Do this:
Render every line of the material below as a numbered list, leaving out the blank lines.

Data entries:
╭──

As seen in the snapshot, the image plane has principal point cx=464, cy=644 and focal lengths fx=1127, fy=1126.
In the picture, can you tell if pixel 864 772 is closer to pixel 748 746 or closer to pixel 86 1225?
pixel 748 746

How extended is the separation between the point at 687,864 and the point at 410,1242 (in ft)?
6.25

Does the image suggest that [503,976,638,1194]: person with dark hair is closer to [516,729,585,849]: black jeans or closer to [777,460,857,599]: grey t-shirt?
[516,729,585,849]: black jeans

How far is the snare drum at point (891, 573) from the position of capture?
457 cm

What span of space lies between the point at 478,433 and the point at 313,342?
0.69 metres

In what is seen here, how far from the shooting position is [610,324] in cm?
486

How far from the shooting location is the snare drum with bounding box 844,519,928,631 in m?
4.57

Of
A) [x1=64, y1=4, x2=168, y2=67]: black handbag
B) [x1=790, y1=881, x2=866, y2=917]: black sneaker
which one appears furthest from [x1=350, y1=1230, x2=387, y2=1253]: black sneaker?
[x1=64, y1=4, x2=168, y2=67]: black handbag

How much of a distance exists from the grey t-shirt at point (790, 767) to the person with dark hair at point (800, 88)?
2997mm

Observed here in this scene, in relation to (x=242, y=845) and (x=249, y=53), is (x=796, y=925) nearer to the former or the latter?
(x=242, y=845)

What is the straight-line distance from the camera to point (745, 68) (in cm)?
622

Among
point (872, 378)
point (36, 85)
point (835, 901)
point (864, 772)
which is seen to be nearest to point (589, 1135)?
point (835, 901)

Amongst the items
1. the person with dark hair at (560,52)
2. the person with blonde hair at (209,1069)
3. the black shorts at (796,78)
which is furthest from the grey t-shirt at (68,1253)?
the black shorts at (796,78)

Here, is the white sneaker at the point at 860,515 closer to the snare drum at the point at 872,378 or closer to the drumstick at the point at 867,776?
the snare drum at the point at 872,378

╰──

Exercise output:
1. As seen in the snapshot, the image plane has principal point cx=464, cy=644 and focal lengths fx=1127, fy=1126.
2. In the picture, can you tell if pixel 864 772 is closer to pixel 748 746 or closer to pixel 86 1225?
3. pixel 748 746
4. How extended is the separation between the point at 687,864 and the point at 410,1242 (in ft)?
5. 6.25
6. Does the image suggest that [503,976,638,1194]: person with dark hair is closer to [516,729,585,849]: black jeans or closer to [777,460,857,599]: grey t-shirt?
7. [516,729,585,849]: black jeans
8. How far is the snare drum at point (891, 573) from the position of capture?
9. 457 cm
10. What span of space lies between the point at 478,433 and the point at 313,342?
11. 0.69 metres
12. In what is seen here, how far from the shooting position is [610,324] in cm?
13. 486
14. How far from the shooting location is the snare drum with bounding box 844,519,928,631 in m?
15. 4.57
16. Of
17. A) [x1=64, y1=4, x2=168, y2=67]: black handbag
18. B) [x1=790, y1=881, x2=866, y2=917]: black sneaker
19. which one appears furthest from [x1=350, y1=1230, x2=387, y2=1253]: black sneaker?
20. [x1=64, y1=4, x2=168, y2=67]: black handbag
21. How much of a distance exists from the grey t-shirt at point (790, 767) to the person with dark hair at point (800, 88)?
22. 2997mm
23. Observed here in this scene, in relation to (x=242, y=845) and (x=249, y=53), is (x=796, y=925) nearer to the former or the latter?
24. (x=242, y=845)
25. What is the straight-line distance from the camera to point (745, 68) (in cm)?
26. 622
27. Among
28. point (872, 378)
29. point (36, 85)
30. point (835, 901)
31. point (864, 772)
32. which is seen to be nearest to point (589, 1135)?
33. point (835, 901)
34. Amongst the items
35. 1. the person with dark hair at (560,52)
36. 2. the person with blonde hair at (209,1069)
37. 3. the black shorts at (796,78)
38. which is furthest from the grey t-shirt at (68,1253)?
39. the black shorts at (796,78)
40. Here, is the white sneaker at the point at 860,515 closer to the snare drum at the point at 872,378 or closer to the drumstick at the point at 867,776?
41. the snare drum at the point at 872,378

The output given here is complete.